- Data records:

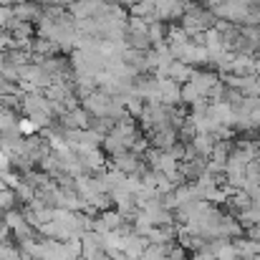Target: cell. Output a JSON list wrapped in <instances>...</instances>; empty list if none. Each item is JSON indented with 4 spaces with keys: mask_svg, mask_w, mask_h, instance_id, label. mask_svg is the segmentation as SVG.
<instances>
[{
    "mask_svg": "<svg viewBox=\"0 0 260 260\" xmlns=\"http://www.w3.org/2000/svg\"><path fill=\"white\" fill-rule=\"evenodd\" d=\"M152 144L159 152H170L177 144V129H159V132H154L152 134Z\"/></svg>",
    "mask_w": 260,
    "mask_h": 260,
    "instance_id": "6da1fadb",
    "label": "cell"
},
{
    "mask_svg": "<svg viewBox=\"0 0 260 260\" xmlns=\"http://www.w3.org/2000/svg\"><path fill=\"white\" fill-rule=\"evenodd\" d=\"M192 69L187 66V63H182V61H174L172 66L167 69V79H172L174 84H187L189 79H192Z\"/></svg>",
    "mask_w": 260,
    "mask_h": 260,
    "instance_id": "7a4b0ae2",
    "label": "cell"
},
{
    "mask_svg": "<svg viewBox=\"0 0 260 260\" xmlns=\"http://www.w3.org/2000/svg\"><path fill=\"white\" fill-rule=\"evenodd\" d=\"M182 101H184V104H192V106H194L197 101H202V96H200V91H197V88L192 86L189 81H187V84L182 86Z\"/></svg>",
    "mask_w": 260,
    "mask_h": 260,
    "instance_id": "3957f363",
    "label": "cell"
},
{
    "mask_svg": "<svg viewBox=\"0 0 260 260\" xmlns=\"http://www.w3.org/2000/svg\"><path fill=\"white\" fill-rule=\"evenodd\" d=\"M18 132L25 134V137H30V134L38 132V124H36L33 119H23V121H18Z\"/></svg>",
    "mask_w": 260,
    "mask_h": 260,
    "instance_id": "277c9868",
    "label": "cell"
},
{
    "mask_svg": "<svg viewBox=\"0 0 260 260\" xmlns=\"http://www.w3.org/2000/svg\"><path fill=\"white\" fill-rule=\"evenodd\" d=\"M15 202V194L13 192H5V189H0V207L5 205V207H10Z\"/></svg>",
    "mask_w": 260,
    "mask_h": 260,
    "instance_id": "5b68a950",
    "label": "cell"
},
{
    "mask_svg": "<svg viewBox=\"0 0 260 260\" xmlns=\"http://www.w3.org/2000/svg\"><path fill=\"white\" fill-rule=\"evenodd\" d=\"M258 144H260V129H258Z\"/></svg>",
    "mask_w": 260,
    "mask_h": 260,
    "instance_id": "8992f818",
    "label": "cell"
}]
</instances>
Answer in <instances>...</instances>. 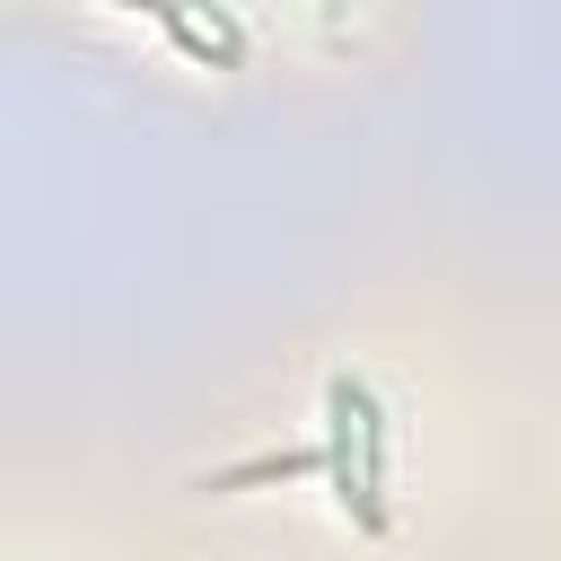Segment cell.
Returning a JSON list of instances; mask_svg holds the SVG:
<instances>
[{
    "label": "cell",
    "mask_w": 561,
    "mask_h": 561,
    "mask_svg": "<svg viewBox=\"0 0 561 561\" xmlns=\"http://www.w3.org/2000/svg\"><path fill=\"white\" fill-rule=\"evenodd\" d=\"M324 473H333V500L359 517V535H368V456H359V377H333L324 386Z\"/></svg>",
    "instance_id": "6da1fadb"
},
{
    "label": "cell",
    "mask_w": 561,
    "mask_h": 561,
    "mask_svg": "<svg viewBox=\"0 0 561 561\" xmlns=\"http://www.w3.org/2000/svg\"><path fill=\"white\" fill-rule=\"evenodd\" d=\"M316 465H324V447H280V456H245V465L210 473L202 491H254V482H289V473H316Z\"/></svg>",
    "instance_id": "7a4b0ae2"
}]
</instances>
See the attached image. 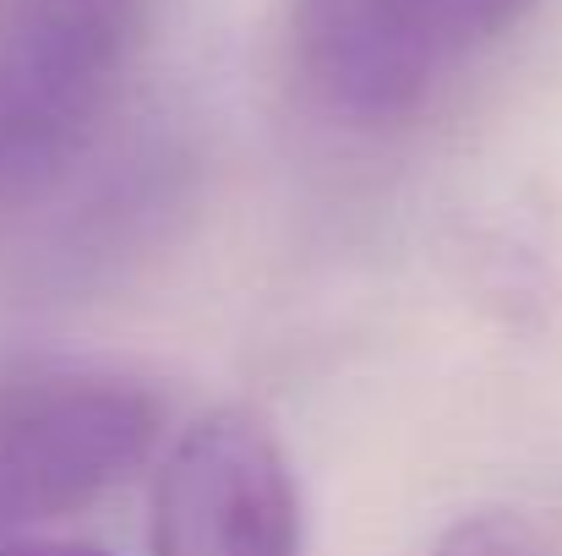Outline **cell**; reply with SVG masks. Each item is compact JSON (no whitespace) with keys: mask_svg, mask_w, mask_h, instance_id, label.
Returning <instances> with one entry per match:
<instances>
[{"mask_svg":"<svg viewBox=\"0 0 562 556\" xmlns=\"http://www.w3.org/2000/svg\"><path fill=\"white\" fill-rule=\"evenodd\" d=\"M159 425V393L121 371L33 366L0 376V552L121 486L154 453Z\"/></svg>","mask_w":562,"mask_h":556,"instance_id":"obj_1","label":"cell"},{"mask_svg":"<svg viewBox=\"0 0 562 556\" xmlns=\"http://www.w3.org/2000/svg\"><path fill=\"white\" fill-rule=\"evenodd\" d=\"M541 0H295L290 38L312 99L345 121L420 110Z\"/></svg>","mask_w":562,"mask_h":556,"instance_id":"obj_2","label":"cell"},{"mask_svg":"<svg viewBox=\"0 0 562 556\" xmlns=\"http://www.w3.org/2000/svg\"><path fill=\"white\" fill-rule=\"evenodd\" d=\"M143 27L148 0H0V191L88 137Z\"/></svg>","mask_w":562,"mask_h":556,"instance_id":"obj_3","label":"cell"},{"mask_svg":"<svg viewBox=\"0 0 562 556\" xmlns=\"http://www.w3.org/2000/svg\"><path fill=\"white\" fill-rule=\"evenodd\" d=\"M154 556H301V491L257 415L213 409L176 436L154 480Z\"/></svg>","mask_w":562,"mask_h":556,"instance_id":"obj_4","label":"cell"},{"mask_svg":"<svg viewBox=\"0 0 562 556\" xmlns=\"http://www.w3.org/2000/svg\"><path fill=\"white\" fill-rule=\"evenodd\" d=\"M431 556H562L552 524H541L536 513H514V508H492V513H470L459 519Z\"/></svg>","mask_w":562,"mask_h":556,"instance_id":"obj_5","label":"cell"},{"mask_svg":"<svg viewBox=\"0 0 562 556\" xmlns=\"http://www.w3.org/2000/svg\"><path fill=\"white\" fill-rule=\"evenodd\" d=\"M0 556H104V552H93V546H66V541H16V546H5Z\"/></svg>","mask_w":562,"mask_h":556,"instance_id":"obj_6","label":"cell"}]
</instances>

- The exercise: State how many lines in the listing above contain the string "Returning", matching case exactly. Give only the number.

- Final answer: 2